A&E is looking to do as much damage control as possible around its new Ku Klux Klan docuseries Generation KKK before it premieres in January. Many are leaving comments on the network's Facebook and Twitter pages denouncing the show and network for giving the hate group a platform.
The show's most vocal critic so far has been Grey's Anatomy star Ellen Pompeo, who called the network "desperate" and "pathetic" on Wednesday for picking up the show and urged viewers not to watch the network. The network tweeted back at Pompeo in an effort to provide more understanding about the direction of the show.
A&E also added that it would send Pompeo a copy of the show so she can watch it for herself.
"A&E condemns the KKK and other hate groups," the network wrote in response to unhappy comments under the Generation KKK promotional videos on Facebook. "We are proud to partner with the ADL to share resources to raise awareness and help combat hate. For more: www.adl.org/generationkkk."

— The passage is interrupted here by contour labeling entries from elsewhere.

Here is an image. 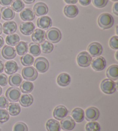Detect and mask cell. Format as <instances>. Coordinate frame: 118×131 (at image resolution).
<instances>
[{
    "mask_svg": "<svg viewBox=\"0 0 118 131\" xmlns=\"http://www.w3.org/2000/svg\"><path fill=\"white\" fill-rule=\"evenodd\" d=\"M97 23L99 26L102 29H110L114 24V18L111 14L103 13L99 16Z\"/></svg>",
    "mask_w": 118,
    "mask_h": 131,
    "instance_id": "cell-1",
    "label": "cell"
},
{
    "mask_svg": "<svg viewBox=\"0 0 118 131\" xmlns=\"http://www.w3.org/2000/svg\"><path fill=\"white\" fill-rule=\"evenodd\" d=\"M100 88L103 93L107 94H112L116 92L117 84L110 79H104L100 84Z\"/></svg>",
    "mask_w": 118,
    "mask_h": 131,
    "instance_id": "cell-2",
    "label": "cell"
},
{
    "mask_svg": "<svg viewBox=\"0 0 118 131\" xmlns=\"http://www.w3.org/2000/svg\"><path fill=\"white\" fill-rule=\"evenodd\" d=\"M46 37L51 43H57L62 38V34L60 30L56 28H50L46 32Z\"/></svg>",
    "mask_w": 118,
    "mask_h": 131,
    "instance_id": "cell-3",
    "label": "cell"
},
{
    "mask_svg": "<svg viewBox=\"0 0 118 131\" xmlns=\"http://www.w3.org/2000/svg\"><path fill=\"white\" fill-rule=\"evenodd\" d=\"M92 58L88 52L82 51L77 56V62L80 67H87L91 65Z\"/></svg>",
    "mask_w": 118,
    "mask_h": 131,
    "instance_id": "cell-4",
    "label": "cell"
},
{
    "mask_svg": "<svg viewBox=\"0 0 118 131\" xmlns=\"http://www.w3.org/2000/svg\"><path fill=\"white\" fill-rule=\"evenodd\" d=\"M49 62L46 58L40 57L37 58L34 62V67L37 71L41 73L46 72L49 69Z\"/></svg>",
    "mask_w": 118,
    "mask_h": 131,
    "instance_id": "cell-5",
    "label": "cell"
},
{
    "mask_svg": "<svg viewBox=\"0 0 118 131\" xmlns=\"http://www.w3.org/2000/svg\"><path fill=\"white\" fill-rule=\"evenodd\" d=\"M22 76L26 80L34 81L37 78L38 73H37V70L34 67L27 66L23 69Z\"/></svg>",
    "mask_w": 118,
    "mask_h": 131,
    "instance_id": "cell-6",
    "label": "cell"
},
{
    "mask_svg": "<svg viewBox=\"0 0 118 131\" xmlns=\"http://www.w3.org/2000/svg\"><path fill=\"white\" fill-rule=\"evenodd\" d=\"M5 95L10 102H17L21 97V91L17 88H10L6 90Z\"/></svg>",
    "mask_w": 118,
    "mask_h": 131,
    "instance_id": "cell-7",
    "label": "cell"
},
{
    "mask_svg": "<svg viewBox=\"0 0 118 131\" xmlns=\"http://www.w3.org/2000/svg\"><path fill=\"white\" fill-rule=\"evenodd\" d=\"M91 66L92 69L96 71H103L107 66L105 58L103 57H97L92 60Z\"/></svg>",
    "mask_w": 118,
    "mask_h": 131,
    "instance_id": "cell-8",
    "label": "cell"
},
{
    "mask_svg": "<svg viewBox=\"0 0 118 131\" xmlns=\"http://www.w3.org/2000/svg\"><path fill=\"white\" fill-rule=\"evenodd\" d=\"M88 51L91 57L94 58L100 57L103 52V47L99 43L93 42L89 45Z\"/></svg>",
    "mask_w": 118,
    "mask_h": 131,
    "instance_id": "cell-9",
    "label": "cell"
},
{
    "mask_svg": "<svg viewBox=\"0 0 118 131\" xmlns=\"http://www.w3.org/2000/svg\"><path fill=\"white\" fill-rule=\"evenodd\" d=\"M85 118L88 121H94L98 120L100 116L99 109L96 107H89L86 109Z\"/></svg>",
    "mask_w": 118,
    "mask_h": 131,
    "instance_id": "cell-10",
    "label": "cell"
},
{
    "mask_svg": "<svg viewBox=\"0 0 118 131\" xmlns=\"http://www.w3.org/2000/svg\"><path fill=\"white\" fill-rule=\"evenodd\" d=\"M68 110L65 106L59 105L56 106L53 112L54 117L58 120H62L67 116Z\"/></svg>",
    "mask_w": 118,
    "mask_h": 131,
    "instance_id": "cell-11",
    "label": "cell"
},
{
    "mask_svg": "<svg viewBox=\"0 0 118 131\" xmlns=\"http://www.w3.org/2000/svg\"><path fill=\"white\" fill-rule=\"evenodd\" d=\"M32 40L35 43L40 44L45 41L46 33L41 29H36L32 34Z\"/></svg>",
    "mask_w": 118,
    "mask_h": 131,
    "instance_id": "cell-12",
    "label": "cell"
},
{
    "mask_svg": "<svg viewBox=\"0 0 118 131\" xmlns=\"http://www.w3.org/2000/svg\"><path fill=\"white\" fill-rule=\"evenodd\" d=\"M53 21L49 16H42L37 20V25L40 29L47 30L51 27Z\"/></svg>",
    "mask_w": 118,
    "mask_h": 131,
    "instance_id": "cell-13",
    "label": "cell"
},
{
    "mask_svg": "<svg viewBox=\"0 0 118 131\" xmlns=\"http://www.w3.org/2000/svg\"><path fill=\"white\" fill-rule=\"evenodd\" d=\"M48 12V6L44 2H37L34 6V12L38 17L46 15Z\"/></svg>",
    "mask_w": 118,
    "mask_h": 131,
    "instance_id": "cell-14",
    "label": "cell"
},
{
    "mask_svg": "<svg viewBox=\"0 0 118 131\" xmlns=\"http://www.w3.org/2000/svg\"><path fill=\"white\" fill-rule=\"evenodd\" d=\"M61 128L65 130H72L75 126L74 120L70 116H66L61 121Z\"/></svg>",
    "mask_w": 118,
    "mask_h": 131,
    "instance_id": "cell-15",
    "label": "cell"
},
{
    "mask_svg": "<svg viewBox=\"0 0 118 131\" xmlns=\"http://www.w3.org/2000/svg\"><path fill=\"white\" fill-rule=\"evenodd\" d=\"M35 29V25L32 22H23L20 25V31L24 35H31Z\"/></svg>",
    "mask_w": 118,
    "mask_h": 131,
    "instance_id": "cell-16",
    "label": "cell"
},
{
    "mask_svg": "<svg viewBox=\"0 0 118 131\" xmlns=\"http://www.w3.org/2000/svg\"><path fill=\"white\" fill-rule=\"evenodd\" d=\"M17 29V25L16 23L13 21L5 22L2 27V30L5 34L11 35L16 32Z\"/></svg>",
    "mask_w": 118,
    "mask_h": 131,
    "instance_id": "cell-17",
    "label": "cell"
},
{
    "mask_svg": "<svg viewBox=\"0 0 118 131\" xmlns=\"http://www.w3.org/2000/svg\"><path fill=\"white\" fill-rule=\"evenodd\" d=\"M2 55L6 59H14L16 56V51L15 48L10 46H5L2 50Z\"/></svg>",
    "mask_w": 118,
    "mask_h": 131,
    "instance_id": "cell-18",
    "label": "cell"
},
{
    "mask_svg": "<svg viewBox=\"0 0 118 131\" xmlns=\"http://www.w3.org/2000/svg\"><path fill=\"white\" fill-rule=\"evenodd\" d=\"M64 14L69 18H74L78 15V8L74 5H67L64 8Z\"/></svg>",
    "mask_w": 118,
    "mask_h": 131,
    "instance_id": "cell-19",
    "label": "cell"
},
{
    "mask_svg": "<svg viewBox=\"0 0 118 131\" xmlns=\"http://www.w3.org/2000/svg\"><path fill=\"white\" fill-rule=\"evenodd\" d=\"M1 15L4 20H11L15 16V12L11 7H3L1 9Z\"/></svg>",
    "mask_w": 118,
    "mask_h": 131,
    "instance_id": "cell-20",
    "label": "cell"
},
{
    "mask_svg": "<svg viewBox=\"0 0 118 131\" xmlns=\"http://www.w3.org/2000/svg\"><path fill=\"white\" fill-rule=\"evenodd\" d=\"M20 16L22 20L24 21H31L35 19V15L31 9L27 8L21 11Z\"/></svg>",
    "mask_w": 118,
    "mask_h": 131,
    "instance_id": "cell-21",
    "label": "cell"
},
{
    "mask_svg": "<svg viewBox=\"0 0 118 131\" xmlns=\"http://www.w3.org/2000/svg\"><path fill=\"white\" fill-rule=\"evenodd\" d=\"M4 70L6 74L12 75L18 71V66L15 61L9 60L6 62L4 65Z\"/></svg>",
    "mask_w": 118,
    "mask_h": 131,
    "instance_id": "cell-22",
    "label": "cell"
},
{
    "mask_svg": "<svg viewBox=\"0 0 118 131\" xmlns=\"http://www.w3.org/2000/svg\"><path fill=\"white\" fill-rule=\"evenodd\" d=\"M72 116L73 118L77 123H81L85 118V112L80 107H75L72 111Z\"/></svg>",
    "mask_w": 118,
    "mask_h": 131,
    "instance_id": "cell-23",
    "label": "cell"
},
{
    "mask_svg": "<svg viewBox=\"0 0 118 131\" xmlns=\"http://www.w3.org/2000/svg\"><path fill=\"white\" fill-rule=\"evenodd\" d=\"M57 83L62 87H66L69 85L71 82V77L69 74L63 72L59 75L57 77Z\"/></svg>",
    "mask_w": 118,
    "mask_h": 131,
    "instance_id": "cell-24",
    "label": "cell"
},
{
    "mask_svg": "<svg viewBox=\"0 0 118 131\" xmlns=\"http://www.w3.org/2000/svg\"><path fill=\"white\" fill-rule=\"evenodd\" d=\"M108 79L112 81H117L118 79V66L116 64H113L108 68L106 71Z\"/></svg>",
    "mask_w": 118,
    "mask_h": 131,
    "instance_id": "cell-25",
    "label": "cell"
},
{
    "mask_svg": "<svg viewBox=\"0 0 118 131\" xmlns=\"http://www.w3.org/2000/svg\"><path fill=\"white\" fill-rule=\"evenodd\" d=\"M46 127L47 131H60L61 128L60 123L54 119L47 120Z\"/></svg>",
    "mask_w": 118,
    "mask_h": 131,
    "instance_id": "cell-26",
    "label": "cell"
},
{
    "mask_svg": "<svg viewBox=\"0 0 118 131\" xmlns=\"http://www.w3.org/2000/svg\"><path fill=\"white\" fill-rule=\"evenodd\" d=\"M23 79L19 74H14L9 77L8 82L13 87H18L22 83Z\"/></svg>",
    "mask_w": 118,
    "mask_h": 131,
    "instance_id": "cell-27",
    "label": "cell"
},
{
    "mask_svg": "<svg viewBox=\"0 0 118 131\" xmlns=\"http://www.w3.org/2000/svg\"><path fill=\"white\" fill-rule=\"evenodd\" d=\"M20 105L23 107H29L33 104L34 98L31 94H23L19 99Z\"/></svg>",
    "mask_w": 118,
    "mask_h": 131,
    "instance_id": "cell-28",
    "label": "cell"
},
{
    "mask_svg": "<svg viewBox=\"0 0 118 131\" xmlns=\"http://www.w3.org/2000/svg\"><path fill=\"white\" fill-rule=\"evenodd\" d=\"M8 111L9 114L12 116H17L20 114L21 112V107L20 105L17 103L11 102L9 104L8 106Z\"/></svg>",
    "mask_w": 118,
    "mask_h": 131,
    "instance_id": "cell-29",
    "label": "cell"
},
{
    "mask_svg": "<svg viewBox=\"0 0 118 131\" xmlns=\"http://www.w3.org/2000/svg\"><path fill=\"white\" fill-rule=\"evenodd\" d=\"M16 51L20 56L24 55L28 52V44L25 41H20L16 46Z\"/></svg>",
    "mask_w": 118,
    "mask_h": 131,
    "instance_id": "cell-30",
    "label": "cell"
},
{
    "mask_svg": "<svg viewBox=\"0 0 118 131\" xmlns=\"http://www.w3.org/2000/svg\"><path fill=\"white\" fill-rule=\"evenodd\" d=\"M34 88V84L31 82L25 81L23 82L20 85V91H22V92L23 93L28 94L32 92Z\"/></svg>",
    "mask_w": 118,
    "mask_h": 131,
    "instance_id": "cell-31",
    "label": "cell"
},
{
    "mask_svg": "<svg viewBox=\"0 0 118 131\" xmlns=\"http://www.w3.org/2000/svg\"><path fill=\"white\" fill-rule=\"evenodd\" d=\"M20 42V37L17 34H11L8 35L6 37V43L8 45L15 46Z\"/></svg>",
    "mask_w": 118,
    "mask_h": 131,
    "instance_id": "cell-32",
    "label": "cell"
},
{
    "mask_svg": "<svg viewBox=\"0 0 118 131\" xmlns=\"http://www.w3.org/2000/svg\"><path fill=\"white\" fill-rule=\"evenodd\" d=\"M28 49H29L30 53L34 57H37L41 53V47L37 43H30L29 47H28Z\"/></svg>",
    "mask_w": 118,
    "mask_h": 131,
    "instance_id": "cell-33",
    "label": "cell"
},
{
    "mask_svg": "<svg viewBox=\"0 0 118 131\" xmlns=\"http://www.w3.org/2000/svg\"><path fill=\"white\" fill-rule=\"evenodd\" d=\"M41 48L42 52L44 53H50L53 52L54 50V45L53 43L48 41H44L41 43Z\"/></svg>",
    "mask_w": 118,
    "mask_h": 131,
    "instance_id": "cell-34",
    "label": "cell"
},
{
    "mask_svg": "<svg viewBox=\"0 0 118 131\" xmlns=\"http://www.w3.org/2000/svg\"><path fill=\"white\" fill-rule=\"evenodd\" d=\"M21 62L24 66H31L34 62V58L30 54H25L21 58Z\"/></svg>",
    "mask_w": 118,
    "mask_h": 131,
    "instance_id": "cell-35",
    "label": "cell"
},
{
    "mask_svg": "<svg viewBox=\"0 0 118 131\" xmlns=\"http://www.w3.org/2000/svg\"><path fill=\"white\" fill-rule=\"evenodd\" d=\"M12 5V8L16 12H20L25 7V4L22 0H13Z\"/></svg>",
    "mask_w": 118,
    "mask_h": 131,
    "instance_id": "cell-36",
    "label": "cell"
},
{
    "mask_svg": "<svg viewBox=\"0 0 118 131\" xmlns=\"http://www.w3.org/2000/svg\"><path fill=\"white\" fill-rule=\"evenodd\" d=\"M100 125L97 122L90 121L86 124L85 129L86 131H100Z\"/></svg>",
    "mask_w": 118,
    "mask_h": 131,
    "instance_id": "cell-37",
    "label": "cell"
},
{
    "mask_svg": "<svg viewBox=\"0 0 118 131\" xmlns=\"http://www.w3.org/2000/svg\"><path fill=\"white\" fill-rule=\"evenodd\" d=\"M9 119L8 112L5 109H0V123H4L7 122Z\"/></svg>",
    "mask_w": 118,
    "mask_h": 131,
    "instance_id": "cell-38",
    "label": "cell"
},
{
    "mask_svg": "<svg viewBox=\"0 0 118 131\" xmlns=\"http://www.w3.org/2000/svg\"><path fill=\"white\" fill-rule=\"evenodd\" d=\"M13 131H28V127L25 123L18 122L14 125Z\"/></svg>",
    "mask_w": 118,
    "mask_h": 131,
    "instance_id": "cell-39",
    "label": "cell"
},
{
    "mask_svg": "<svg viewBox=\"0 0 118 131\" xmlns=\"http://www.w3.org/2000/svg\"><path fill=\"white\" fill-rule=\"evenodd\" d=\"M93 5L98 8H103L107 5L108 0H92Z\"/></svg>",
    "mask_w": 118,
    "mask_h": 131,
    "instance_id": "cell-40",
    "label": "cell"
},
{
    "mask_svg": "<svg viewBox=\"0 0 118 131\" xmlns=\"http://www.w3.org/2000/svg\"><path fill=\"white\" fill-rule=\"evenodd\" d=\"M110 46L113 50H117L118 49V36H114L110 40Z\"/></svg>",
    "mask_w": 118,
    "mask_h": 131,
    "instance_id": "cell-41",
    "label": "cell"
},
{
    "mask_svg": "<svg viewBox=\"0 0 118 131\" xmlns=\"http://www.w3.org/2000/svg\"><path fill=\"white\" fill-rule=\"evenodd\" d=\"M8 100L4 96L0 97V109L6 108L9 105Z\"/></svg>",
    "mask_w": 118,
    "mask_h": 131,
    "instance_id": "cell-42",
    "label": "cell"
},
{
    "mask_svg": "<svg viewBox=\"0 0 118 131\" xmlns=\"http://www.w3.org/2000/svg\"><path fill=\"white\" fill-rule=\"evenodd\" d=\"M8 77L4 74H0V86H5L8 84Z\"/></svg>",
    "mask_w": 118,
    "mask_h": 131,
    "instance_id": "cell-43",
    "label": "cell"
},
{
    "mask_svg": "<svg viewBox=\"0 0 118 131\" xmlns=\"http://www.w3.org/2000/svg\"><path fill=\"white\" fill-rule=\"evenodd\" d=\"M13 0H0V4L2 6H8L12 4Z\"/></svg>",
    "mask_w": 118,
    "mask_h": 131,
    "instance_id": "cell-44",
    "label": "cell"
},
{
    "mask_svg": "<svg viewBox=\"0 0 118 131\" xmlns=\"http://www.w3.org/2000/svg\"><path fill=\"white\" fill-rule=\"evenodd\" d=\"M82 6H88L91 4L92 0H78Z\"/></svg>",
    "mask_w": 118,
    "mask_h": 131,
    "instance_id": "cell-45",
    "label": "cell"
},
{
    "mask_svg": "<svg viewBox=\"0 0 118 131\" xmlns=\"http://www.w3.org/2000/svg\"><path fill=\"white\" fill-rule=\"evenodd\" d=\"M113 12L115 13V15L118 16V2H116L113 6Z\"/></svg>",
    "mask_w": 118,
    "mask_h": 131,
    "instance_id": "cell-46",
    "label": "cell"
},
{
    "mask_svg": "<svg viewBox=\"0 0 118 131\" xmlns=\"http://www.w3.org/2000/svg\"><path fill=\"white\" fill-rule=\"evenodd\" d=\"M64 1L67 4H75L78 2V0H64Z\"/></svg>",
    "mask_w": 118,
    "mask_h": 131,
    "instance_id": "cell-47",
    "label": "cell"
},
{
    "mask_svg": "<svg viewBox=\"0 0 118 131\" xmlns=\"http://www.w3.org/2000/svg\"><path fill=\"white\" fill-rule=\"evenodd\" d=\"M4 70V63L1 60H0V74L2 73Z\"/></svg>",
    "mask_w": 118,
    "mask_h": 131,
    "instance_id": "cell-48",
    "label": "cell"
},
{
    "mask_svg": "<svg viewBox=\"0 0 118 131\" xmlns=\"http://www.w3.org/2000/svg\"><path fill=\"white\" fill-rule=\"evenodd\" d=\"M23 1L27 4H31L34 3L35 0H23Z\"/></svg>",
    "mask_w": 118,
    "mask_h": 131,
    "instance_id": "cell-49",
    "label": "cell"
},
{
    "mask_svg": "<svg viewBox=\"0 0 118 131\" xmlns=\"http://www.w3.org/2000/svg\"><path fill=\"white\" fill-rule=\"evenodd\" d=\"M4 44V40L3 37L2 36H0V48L2 47Z\"/></svg>",
    "mask_w": 118,
    "mask_h": 131,
    "instance_id": "cell-50",
    "label": "cell"
},
{
    "mask_svg": "<svg viewBox=\"0 0 118 131\" xmlns=\"http://www.w3.org/2000/svg\"><path fill=\"white\" fill-rule=\"evenodd\" d=\"M2 33V25L1 23H0V35H1Z\"/></svg>",
    "mask_w": 118,
    "mask_h": 131,
    "instance_id": "cell-51",
    "label": "cell"
},
{
    "mask_svg": "<svg viewBox=\"0 0 118 131\" xmlns=\"http://www.w3.org/2000/svg\"><path fill=\"white\" fill-rule=\"evenodd\" d=\"M2 89L1 87H0V95L2 94Z\"/></svg>",
    "mask_w": 118,
    "mask_h": 131,
    "instance_id": "cell-52",
    "label": "cell"
},
{
    "mask_svg": "<svg viewBox=\"0 0 118 131\" xmlns=\"http://www.w3.org/2000/svg\"><path fill=\"white\" fill-rule=\"evenodd\" d=\"M116 34L117 35V34H118V32H117V28H118V26H116Z\"/></svg>",
    "mask_w": 118,
    "mask_h": 131,
    "instance_id": "cell-53",
    "label": "cell"
},
{
    "mask_svg": "<svg viewBox=\"0 0 118 131\" xmlns=\"http://www.w3.org/2000/svg\"><path fill=\"white\" fill-rule=\"evenodd\" d=\"M112 1H114V2H117L118 0H111Z\"/></svg>",
    "mask_w": 118,
    "mask_h": 131,
    "instance_id": "cell-54",
    "label": "cell"
},
{
    "mask_svg": "<svg viewBox=\"0 0 118 131\" xmlns=\"http://www.w3.org/2000/svg\"><path fill=\"white\" fill-rule=\"evenodd\" d=\"M1 13H0V20H1Z\"/></svg>",
    "mask_w": 118,
    "mask_h": 131,
    "instance_id": "cell-55",
    "label": "cell"
},
{
    "mask_svg": "<svg viewBox=\"0 0 118 131\" xmlns=\"http://www.w3.org/2000/svg\"><path fill=\"white\" fill-rule=\"evenodd\" d=\"M0 131H1V129H0Z\"/></svg>",
    "mask_w": 118,
    "mask_h": 131,
    "instance_id": "cell-56",
    "label": "cell"
},
{
    "mask_svg": "<svg viewBox=\"0 0 118 131\" xmlns=\"http://www.w3.org/2000/svg\"><path fill=\"white\" fill-rule=\"evenodd\" d=\"M65 131H67V130H65Z\"/></svg>",
    "mask_w": 118,
    "mask_h": 131,
    "instance_id": "cell-57",
    "label": "cell"
}]
</instances>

Here are more tweets Pompeo posted Wednesday:
Generation KKK is an eight-part series about the modern-day Ku Klux Klan, one of the oldest American hate groups. The series also promises to showcase the work of "anti-hate" activists who are working against the Klan's motives.
A first-look video released by the network this week opens with a trigger warning: "The following program explores how hatred and prejudice are born and bred in our country. It contains intense language and disturbing imagery. Viewer discretion is advised."
The next scene shows a KKK member sitting on the couch with his daughters. As he dresses them in new KKK hoods, he says he is "giving my girls my legacy."
Klan membership is rising for the first time in 40 years, which the preview video credits to "indoctrinating families and children." But apparently, some families are being forced to participate and want out of the group.
The Ku Klux Klan was formed in 1865 following the abolishment of slavery and targeted Southern African-Americans. They have organized hate crimes against Jews, immigrants, lesbians and Catholics, according to the Southern Poverty Law Center. The SPLC estimates there are anywhere from 5,000 to 8,000 members of the Klan today.